“Dear Cousin Don,” he read, “I don't see how I am ever going to write, for my eyes are almost out from crying, but Miss Lady simply can't do everything, and somebody has to tell the relatives. Hattie ought to help me, but she thinks she has to write to her intimate friends first, and she's got about a dozen. You know how hateful she is.

“Well, he was taken worse last week, Father, I mean. I can't go into the details for I have told them over to so many people now that I'm about crazy, and every time I go over them I almost cry myself to death. He didn't know any of us all last night or this morning, except once he called for Miss Lady and patted her cheek. At the end he seemed to get stronger and opened his eyes and asked for his manuscript. It was the most pitiful thing you ever saw at the last, to see him trying to turn over the sheets, with his poor eyes staring out at the wall, not knowing any of us. You'll see about the funeral in the morning's paper. I don't see how we are ever going through with it.

“Your loving cousin,

“CONSTANCE QUEERINGTON.

“P. S. Please tell Mr. Wicker—I'd rather die than write another letter.”


CHAPTER XXV

The summer that followed the People's Bank failure was one of those uncompromising summers that arrive in May and depart only with the last leaf in October. The river dwindling to a feeble stream staggered between distant banks, and the countryside lay parched and panting beneath an unrelenting sun.

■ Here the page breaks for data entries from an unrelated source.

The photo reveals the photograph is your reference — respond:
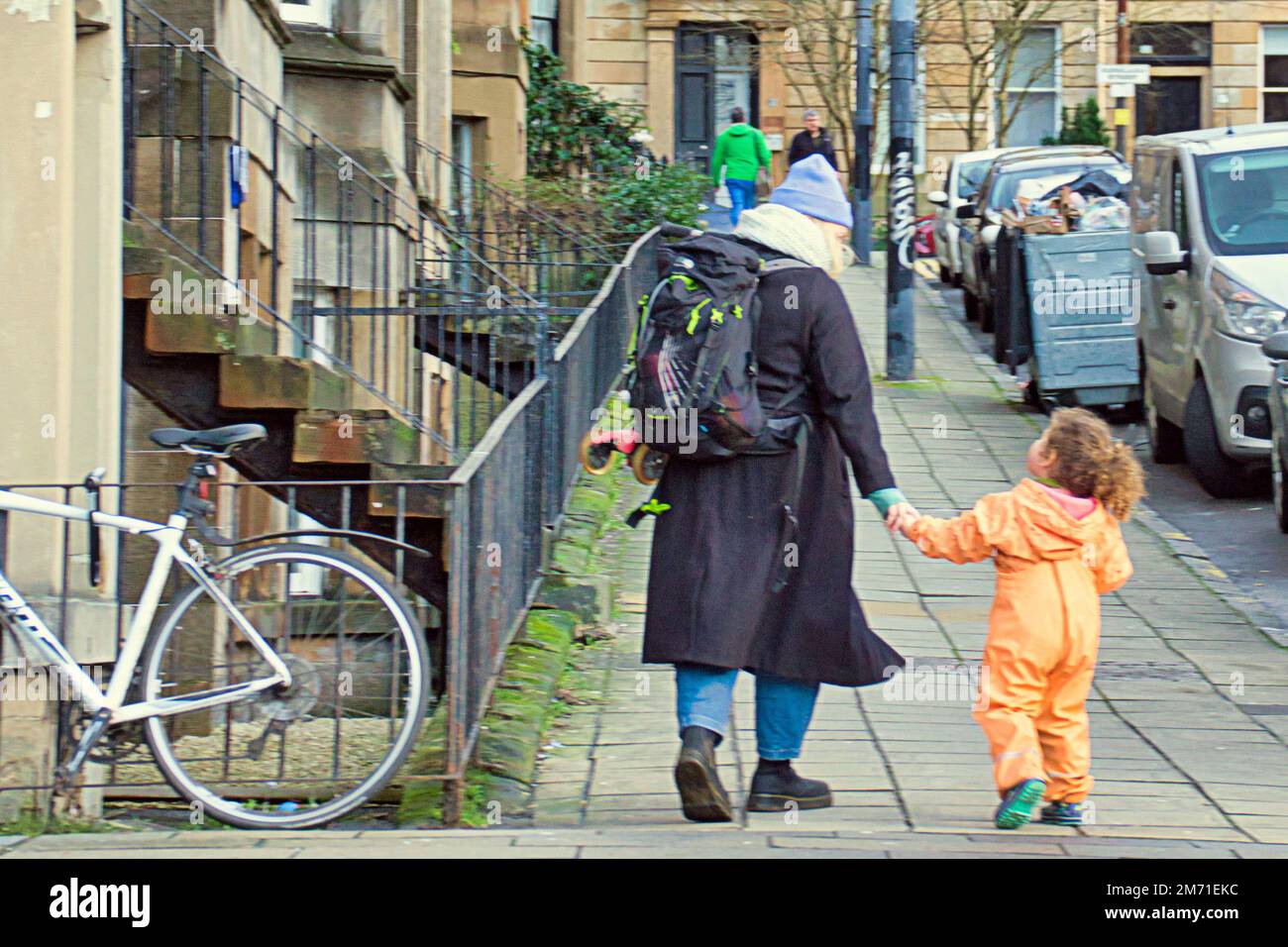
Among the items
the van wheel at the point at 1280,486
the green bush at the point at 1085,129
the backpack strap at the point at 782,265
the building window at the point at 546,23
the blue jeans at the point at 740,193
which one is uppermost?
the building window at the point at 546,23

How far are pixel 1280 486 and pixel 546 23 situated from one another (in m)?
19.6

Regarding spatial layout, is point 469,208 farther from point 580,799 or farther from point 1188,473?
point 580,799

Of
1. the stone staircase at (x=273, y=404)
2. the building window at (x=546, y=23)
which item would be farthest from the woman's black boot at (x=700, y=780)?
the building window at (x=546, y=23)

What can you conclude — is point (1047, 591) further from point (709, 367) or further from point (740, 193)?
point (740, 193)

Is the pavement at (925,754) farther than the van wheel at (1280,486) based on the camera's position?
No

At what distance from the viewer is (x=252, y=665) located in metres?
5.66

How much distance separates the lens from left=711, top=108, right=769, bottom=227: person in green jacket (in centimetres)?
2386

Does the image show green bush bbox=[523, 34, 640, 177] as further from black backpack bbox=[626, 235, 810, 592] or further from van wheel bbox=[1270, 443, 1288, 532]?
black backpack bbox=[626, 235, 810, 592]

In the city Noah Wicker toiled laboriously over his first case which had been granted a rehearing, and set for November the sixth. At the Capitol, Donald Morley sat day after day, coatless, collarless, in the torrid confines of his small bedroom, furiously covering reams of paper with compact handwriting. At Thornwood Miss Lady, who had been left in command of a sinking ship, struggled heroically to bring it into port.